She lies on top of the blankets she did not bother to pull up, one leg out for the cool she doesn't know she loves. The room is that deep blue that only exists at this hour, and the little rectangle throws its silver light up across her face, flicker, flicker, thumb dragging the world past her eyes faster than she can hold any of it.
She thinks she is doing nothing. She is doing so much. She is breathing without counting the breaths. Her heart is keeping its own time in the dark and asking nothing of her for it.

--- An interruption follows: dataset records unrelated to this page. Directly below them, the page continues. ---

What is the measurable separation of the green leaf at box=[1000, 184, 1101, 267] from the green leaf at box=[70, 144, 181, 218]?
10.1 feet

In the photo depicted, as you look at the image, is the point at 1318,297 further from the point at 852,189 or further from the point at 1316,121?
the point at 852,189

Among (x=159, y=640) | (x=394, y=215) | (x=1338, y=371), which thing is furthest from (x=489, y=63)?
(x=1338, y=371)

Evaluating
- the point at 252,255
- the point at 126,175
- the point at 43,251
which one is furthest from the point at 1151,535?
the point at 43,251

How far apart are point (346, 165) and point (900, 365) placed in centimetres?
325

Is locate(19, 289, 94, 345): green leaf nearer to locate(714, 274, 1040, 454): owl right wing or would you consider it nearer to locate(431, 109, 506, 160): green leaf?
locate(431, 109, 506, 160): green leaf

I sat where she is sitting once, years I will not name, the same hour, the same tired eyes stinging at the same cheap glow. I remember thinking I was wasting the night. I would give anything to waste it now. To have a night to waste. To feel that specific heaviness behind the eyes that means a body wants sleep and can have it, the weight of a phone gone slack in a real hand, the warmth of my own arm against my own cheek.
She sighs and does not notice the sigh. Air, in and out, free, hers. Somewhere past midnight her thumb slows. Her eyes close for a second longer than a blink.
Put it down, little one. Not because it is bad for you. Because your hands are warm and the pillow is soft and you are here, you are here, you are so wonderfully, boringly here. Sleep. I will keep the blue quiet for you.
Nothing in this room means you any harm tonight, least of all the hour you think you are wasting.